Certainly not in the mood for it mate, just picking my moment. I find the secret of being a good guest is knowing when to leave


----------



## foxfish (15 Feb 2018)

I got banned from an American based planed tank forum!
It was because I posted a thread about the twin star (exactly the same wording  as I posted on this forum) but it was taken down before I had a chance to read a single reply!
I sent a pm to a mod & was told that my new thread was not suitable for discussion on the forum. I asked why but got no reply, so I posted it again & next thing I know I am no longer a member!!
I help to manage a forum myself, Deeper Blue, it is a diving related forum & still remains the largest diving forum in the world although the daily posting has gone down from hundreds a day to only 20-30 a day now! During its hay days the forum used over 30 mods + several paid staff to help keep things calm. On occasions we had some huge fights going on but very few members were actually barred from the forum. One of the biggest problems came from certain members posting pictures of dead animals, it seemed that a lot of State side spear fishermen also have a love for hunting on land. Now that is OK if that is your thing but the forum was not about hunting animals & the complaints came in drones. It almost became a war between America & England  ... stressful times... luckily long passed now.


----------



## Edvet (15 Feb 2018)

`Somehow i think Europe suits me better'


----------



## AverageWhiteBloke (15 Feb 2018)

foxfish said:


> I got banned from an American based planed tank forum!



I got banned from a US forum because using the same name I use on here on the basis that it had a "racist" theme. It actually came about because back in the day when I played on the playstation every name I could think of had been used up. Someone sent me a youtube link for a song by the Average White Band (who are black) and I thought that'll do Average white bloke, that's me. Stuck with it since or variations of because I can't be bothered thinking of new ones.

_RECORDS PROVIDED_:
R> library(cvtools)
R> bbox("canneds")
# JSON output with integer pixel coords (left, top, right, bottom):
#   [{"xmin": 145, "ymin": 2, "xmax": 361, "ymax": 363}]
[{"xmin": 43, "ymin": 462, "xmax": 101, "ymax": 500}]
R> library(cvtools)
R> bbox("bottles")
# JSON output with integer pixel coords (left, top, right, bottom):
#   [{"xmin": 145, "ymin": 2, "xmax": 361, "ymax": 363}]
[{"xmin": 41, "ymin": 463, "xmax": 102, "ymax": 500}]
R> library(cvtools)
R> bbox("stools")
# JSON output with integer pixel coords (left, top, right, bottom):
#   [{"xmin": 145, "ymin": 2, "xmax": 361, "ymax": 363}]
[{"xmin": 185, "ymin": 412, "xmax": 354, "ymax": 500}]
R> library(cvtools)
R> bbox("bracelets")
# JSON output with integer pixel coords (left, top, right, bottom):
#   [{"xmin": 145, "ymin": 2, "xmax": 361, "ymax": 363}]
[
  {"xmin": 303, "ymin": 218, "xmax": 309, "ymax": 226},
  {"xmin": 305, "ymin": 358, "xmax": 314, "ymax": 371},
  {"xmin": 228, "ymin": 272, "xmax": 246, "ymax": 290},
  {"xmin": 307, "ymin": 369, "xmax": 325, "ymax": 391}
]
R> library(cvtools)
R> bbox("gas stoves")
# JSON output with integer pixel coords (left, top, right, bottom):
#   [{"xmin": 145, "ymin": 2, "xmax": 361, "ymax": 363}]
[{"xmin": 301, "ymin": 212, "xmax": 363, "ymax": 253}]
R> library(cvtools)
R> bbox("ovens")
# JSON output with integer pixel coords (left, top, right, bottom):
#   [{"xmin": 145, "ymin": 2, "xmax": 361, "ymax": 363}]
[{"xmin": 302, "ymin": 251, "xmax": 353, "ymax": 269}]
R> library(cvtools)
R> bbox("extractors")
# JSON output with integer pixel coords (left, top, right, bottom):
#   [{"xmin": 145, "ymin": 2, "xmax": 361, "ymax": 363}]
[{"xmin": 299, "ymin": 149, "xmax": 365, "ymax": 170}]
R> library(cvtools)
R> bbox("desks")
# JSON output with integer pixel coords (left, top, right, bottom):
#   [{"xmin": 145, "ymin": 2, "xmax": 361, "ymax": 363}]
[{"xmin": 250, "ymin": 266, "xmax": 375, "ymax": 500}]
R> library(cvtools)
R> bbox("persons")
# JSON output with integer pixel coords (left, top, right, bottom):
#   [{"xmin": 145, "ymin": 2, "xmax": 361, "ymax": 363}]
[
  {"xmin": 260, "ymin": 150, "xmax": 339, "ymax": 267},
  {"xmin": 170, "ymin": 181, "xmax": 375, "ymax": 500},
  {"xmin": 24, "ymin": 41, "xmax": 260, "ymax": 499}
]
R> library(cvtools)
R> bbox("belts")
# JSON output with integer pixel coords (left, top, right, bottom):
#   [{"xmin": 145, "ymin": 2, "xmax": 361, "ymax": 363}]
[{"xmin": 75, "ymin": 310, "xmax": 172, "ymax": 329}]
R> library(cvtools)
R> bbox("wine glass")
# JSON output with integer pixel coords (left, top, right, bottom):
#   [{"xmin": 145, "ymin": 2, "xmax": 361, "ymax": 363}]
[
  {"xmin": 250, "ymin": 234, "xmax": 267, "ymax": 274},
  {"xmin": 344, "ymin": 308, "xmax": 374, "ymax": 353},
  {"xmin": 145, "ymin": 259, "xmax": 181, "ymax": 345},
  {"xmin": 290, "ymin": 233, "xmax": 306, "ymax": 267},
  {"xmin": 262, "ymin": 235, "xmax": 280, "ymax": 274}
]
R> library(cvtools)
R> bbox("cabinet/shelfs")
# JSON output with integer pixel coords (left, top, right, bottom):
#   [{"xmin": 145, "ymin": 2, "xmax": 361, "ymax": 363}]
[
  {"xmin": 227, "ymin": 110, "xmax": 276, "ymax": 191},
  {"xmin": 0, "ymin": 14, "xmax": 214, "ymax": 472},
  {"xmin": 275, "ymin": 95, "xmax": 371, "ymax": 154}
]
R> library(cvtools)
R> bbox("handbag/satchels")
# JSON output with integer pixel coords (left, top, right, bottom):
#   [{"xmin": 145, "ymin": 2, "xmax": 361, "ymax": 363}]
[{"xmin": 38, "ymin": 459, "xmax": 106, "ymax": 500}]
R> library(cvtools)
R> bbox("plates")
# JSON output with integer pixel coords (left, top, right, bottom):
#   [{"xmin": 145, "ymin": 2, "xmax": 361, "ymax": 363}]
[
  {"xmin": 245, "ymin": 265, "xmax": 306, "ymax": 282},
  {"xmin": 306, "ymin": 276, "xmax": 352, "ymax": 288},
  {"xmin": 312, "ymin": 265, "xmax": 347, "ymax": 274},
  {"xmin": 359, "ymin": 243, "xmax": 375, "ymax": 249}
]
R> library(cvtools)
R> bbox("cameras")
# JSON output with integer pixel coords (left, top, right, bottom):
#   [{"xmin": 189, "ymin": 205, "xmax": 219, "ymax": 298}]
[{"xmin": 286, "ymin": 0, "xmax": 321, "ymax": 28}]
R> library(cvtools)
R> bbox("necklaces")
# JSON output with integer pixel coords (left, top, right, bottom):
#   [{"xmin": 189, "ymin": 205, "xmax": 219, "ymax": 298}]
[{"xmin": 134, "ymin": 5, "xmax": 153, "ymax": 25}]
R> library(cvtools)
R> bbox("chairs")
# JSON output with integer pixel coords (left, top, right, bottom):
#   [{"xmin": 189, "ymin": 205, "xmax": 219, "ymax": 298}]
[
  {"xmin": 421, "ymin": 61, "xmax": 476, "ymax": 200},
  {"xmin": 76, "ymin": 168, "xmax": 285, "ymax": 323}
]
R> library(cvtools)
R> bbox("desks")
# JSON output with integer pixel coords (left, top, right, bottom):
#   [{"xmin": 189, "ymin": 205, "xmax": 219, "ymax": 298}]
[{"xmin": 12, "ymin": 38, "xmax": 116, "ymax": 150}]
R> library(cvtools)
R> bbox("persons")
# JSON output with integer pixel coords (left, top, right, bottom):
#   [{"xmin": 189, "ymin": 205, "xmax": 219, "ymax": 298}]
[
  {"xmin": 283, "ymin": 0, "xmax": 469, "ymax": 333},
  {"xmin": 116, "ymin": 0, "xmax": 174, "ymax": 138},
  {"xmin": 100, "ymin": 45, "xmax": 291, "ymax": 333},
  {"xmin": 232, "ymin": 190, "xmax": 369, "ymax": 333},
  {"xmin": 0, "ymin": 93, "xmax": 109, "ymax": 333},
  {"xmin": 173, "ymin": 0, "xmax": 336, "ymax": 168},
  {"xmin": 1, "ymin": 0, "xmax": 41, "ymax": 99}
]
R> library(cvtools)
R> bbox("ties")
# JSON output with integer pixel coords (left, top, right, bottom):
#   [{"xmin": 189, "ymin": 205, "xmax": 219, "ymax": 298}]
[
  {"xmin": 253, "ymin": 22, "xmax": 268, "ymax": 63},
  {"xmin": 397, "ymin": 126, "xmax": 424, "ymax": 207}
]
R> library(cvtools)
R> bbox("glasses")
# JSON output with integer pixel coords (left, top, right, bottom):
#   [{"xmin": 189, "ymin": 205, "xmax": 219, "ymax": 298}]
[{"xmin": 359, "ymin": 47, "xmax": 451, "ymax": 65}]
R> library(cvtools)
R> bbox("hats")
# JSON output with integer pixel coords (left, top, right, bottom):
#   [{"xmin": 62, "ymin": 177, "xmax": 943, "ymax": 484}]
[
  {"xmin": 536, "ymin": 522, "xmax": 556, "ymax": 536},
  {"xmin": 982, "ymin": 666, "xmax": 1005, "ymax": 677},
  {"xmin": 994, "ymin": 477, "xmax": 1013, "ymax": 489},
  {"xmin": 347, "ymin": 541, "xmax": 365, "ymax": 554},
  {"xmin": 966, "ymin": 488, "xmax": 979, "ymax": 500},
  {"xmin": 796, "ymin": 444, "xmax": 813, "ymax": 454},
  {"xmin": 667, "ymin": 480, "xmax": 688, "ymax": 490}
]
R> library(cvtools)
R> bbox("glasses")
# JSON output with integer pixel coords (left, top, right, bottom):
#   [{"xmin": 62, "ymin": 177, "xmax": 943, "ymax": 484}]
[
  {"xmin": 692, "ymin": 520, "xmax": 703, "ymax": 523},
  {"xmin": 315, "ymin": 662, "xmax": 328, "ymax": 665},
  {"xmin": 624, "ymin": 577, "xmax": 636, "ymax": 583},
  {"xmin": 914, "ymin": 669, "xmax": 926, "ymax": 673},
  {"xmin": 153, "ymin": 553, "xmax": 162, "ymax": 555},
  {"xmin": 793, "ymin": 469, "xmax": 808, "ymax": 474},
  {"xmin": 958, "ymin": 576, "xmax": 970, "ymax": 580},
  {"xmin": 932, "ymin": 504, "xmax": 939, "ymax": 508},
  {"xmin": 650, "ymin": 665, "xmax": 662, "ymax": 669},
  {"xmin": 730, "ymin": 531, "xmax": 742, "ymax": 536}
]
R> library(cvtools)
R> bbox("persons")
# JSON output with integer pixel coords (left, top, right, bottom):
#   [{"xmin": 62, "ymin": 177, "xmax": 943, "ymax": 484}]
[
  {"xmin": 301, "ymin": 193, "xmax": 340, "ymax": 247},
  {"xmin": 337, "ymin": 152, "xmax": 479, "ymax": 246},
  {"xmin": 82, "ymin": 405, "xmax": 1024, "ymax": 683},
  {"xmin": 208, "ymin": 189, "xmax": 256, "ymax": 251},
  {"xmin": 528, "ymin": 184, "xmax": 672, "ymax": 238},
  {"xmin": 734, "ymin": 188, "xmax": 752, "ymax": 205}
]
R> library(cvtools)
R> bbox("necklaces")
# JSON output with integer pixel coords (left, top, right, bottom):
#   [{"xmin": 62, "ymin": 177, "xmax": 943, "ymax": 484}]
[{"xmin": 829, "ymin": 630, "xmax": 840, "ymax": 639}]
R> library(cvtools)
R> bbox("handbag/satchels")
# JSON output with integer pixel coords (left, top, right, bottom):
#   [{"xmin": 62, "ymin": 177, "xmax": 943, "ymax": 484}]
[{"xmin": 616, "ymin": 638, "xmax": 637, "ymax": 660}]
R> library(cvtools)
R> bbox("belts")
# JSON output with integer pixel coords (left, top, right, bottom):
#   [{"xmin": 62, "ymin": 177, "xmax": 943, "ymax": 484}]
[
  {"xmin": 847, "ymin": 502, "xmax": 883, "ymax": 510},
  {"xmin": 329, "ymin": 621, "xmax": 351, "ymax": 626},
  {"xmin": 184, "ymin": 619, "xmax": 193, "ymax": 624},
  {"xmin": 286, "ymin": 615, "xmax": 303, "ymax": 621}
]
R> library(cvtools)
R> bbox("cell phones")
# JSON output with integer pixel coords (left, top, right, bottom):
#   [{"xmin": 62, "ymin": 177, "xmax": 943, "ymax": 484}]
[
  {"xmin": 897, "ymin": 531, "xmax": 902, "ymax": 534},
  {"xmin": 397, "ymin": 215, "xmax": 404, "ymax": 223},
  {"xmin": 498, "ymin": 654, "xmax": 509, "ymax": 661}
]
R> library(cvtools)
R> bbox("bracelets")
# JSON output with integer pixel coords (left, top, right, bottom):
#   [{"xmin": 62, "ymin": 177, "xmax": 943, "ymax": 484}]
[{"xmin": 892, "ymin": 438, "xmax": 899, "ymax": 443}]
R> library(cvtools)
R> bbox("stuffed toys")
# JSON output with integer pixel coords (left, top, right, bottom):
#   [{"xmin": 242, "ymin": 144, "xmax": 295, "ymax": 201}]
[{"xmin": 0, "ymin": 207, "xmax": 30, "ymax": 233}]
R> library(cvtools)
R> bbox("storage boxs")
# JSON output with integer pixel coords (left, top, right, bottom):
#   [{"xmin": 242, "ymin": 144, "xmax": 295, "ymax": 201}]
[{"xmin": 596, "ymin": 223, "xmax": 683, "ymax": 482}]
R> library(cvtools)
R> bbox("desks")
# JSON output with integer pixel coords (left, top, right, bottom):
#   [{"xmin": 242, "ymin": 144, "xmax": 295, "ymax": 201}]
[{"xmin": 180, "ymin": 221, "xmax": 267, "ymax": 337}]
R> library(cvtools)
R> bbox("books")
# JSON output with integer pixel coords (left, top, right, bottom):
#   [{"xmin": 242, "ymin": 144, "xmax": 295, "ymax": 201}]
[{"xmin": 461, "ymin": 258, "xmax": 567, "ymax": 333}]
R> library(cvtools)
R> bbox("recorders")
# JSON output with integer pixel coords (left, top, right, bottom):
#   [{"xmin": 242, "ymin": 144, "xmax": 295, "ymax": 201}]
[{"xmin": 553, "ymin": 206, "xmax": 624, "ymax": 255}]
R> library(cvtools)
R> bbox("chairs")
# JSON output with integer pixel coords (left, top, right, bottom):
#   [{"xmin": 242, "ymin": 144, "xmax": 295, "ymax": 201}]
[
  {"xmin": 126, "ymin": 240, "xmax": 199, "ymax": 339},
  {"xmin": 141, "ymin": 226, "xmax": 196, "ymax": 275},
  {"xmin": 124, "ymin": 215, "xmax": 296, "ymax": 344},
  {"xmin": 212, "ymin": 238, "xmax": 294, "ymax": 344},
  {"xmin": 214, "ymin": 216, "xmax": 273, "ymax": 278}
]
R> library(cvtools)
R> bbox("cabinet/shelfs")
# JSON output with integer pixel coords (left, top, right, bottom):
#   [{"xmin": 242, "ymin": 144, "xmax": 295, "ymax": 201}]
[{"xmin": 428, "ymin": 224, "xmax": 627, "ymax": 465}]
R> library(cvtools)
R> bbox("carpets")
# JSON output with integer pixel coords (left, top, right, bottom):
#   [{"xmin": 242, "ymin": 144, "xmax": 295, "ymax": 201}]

_WHAT NEEDS TO BE DONE_:
Copy the forum thread about forum bans word for word, in full. The entries were taken from a separate source.

_REPLY_:
Certainly not in the mood for it mate, just picking my moment. I find the secret of being a good guest is knowing when to leave


----------



## foxfish (15 Feb 2018)

I got banned from an American based planed tank forum!
It was because I posted a thread about the twin star (exactly the same wording  as I posted on this forum) but it was taken down before I had a chance to read a single reply!
I sent a pm to a mod & was told that my new thread was not suitable for discussion on the forum. I asked why but got no reply, so I posted it again & next thing I know I am no longer a member!!
I help to manage a forum myself, Deeper Blue, it is a diving related forum & still remains the largest diving forum in the world although the daily posting has gone down from hundreds a day to only 20-30 a day now! During its hay days the forum used over 30 mods + several paid staff to help keep things calm. On occasions we had some huge fights going on but very few members were actually barred from the forum. One of the biggest problems came from certain members posting pictures of dead animals, it seemed that a lot of State side spear fishermen also have a love for hunting on land. Now that is OK if that is your thing but the forum was not about hunting animals & the complaints came in drones. It almost became a war between America & England  ... stressful times... luckily long passed now.


----------



## Edvet (15 Feb 2018)

`Somehow i think Europe suits me better'


----------



## AverageWhiteBloke (15 Feb 2018)

foxfish said:


> I got banned from an American based planed tank forum!



I got banned from a US forum because using the same name I use on here on the basis that it had a "racist" theme. It actually came about because back in the day when I played on the playstation every name I could think of had been used up. Someone sent me a youtube link for a song by the Average White Band (who are black) and I thought that'll do Average white bloke, that's me. Stuck with it since or variations of because I can't be bothered thinking of new ones.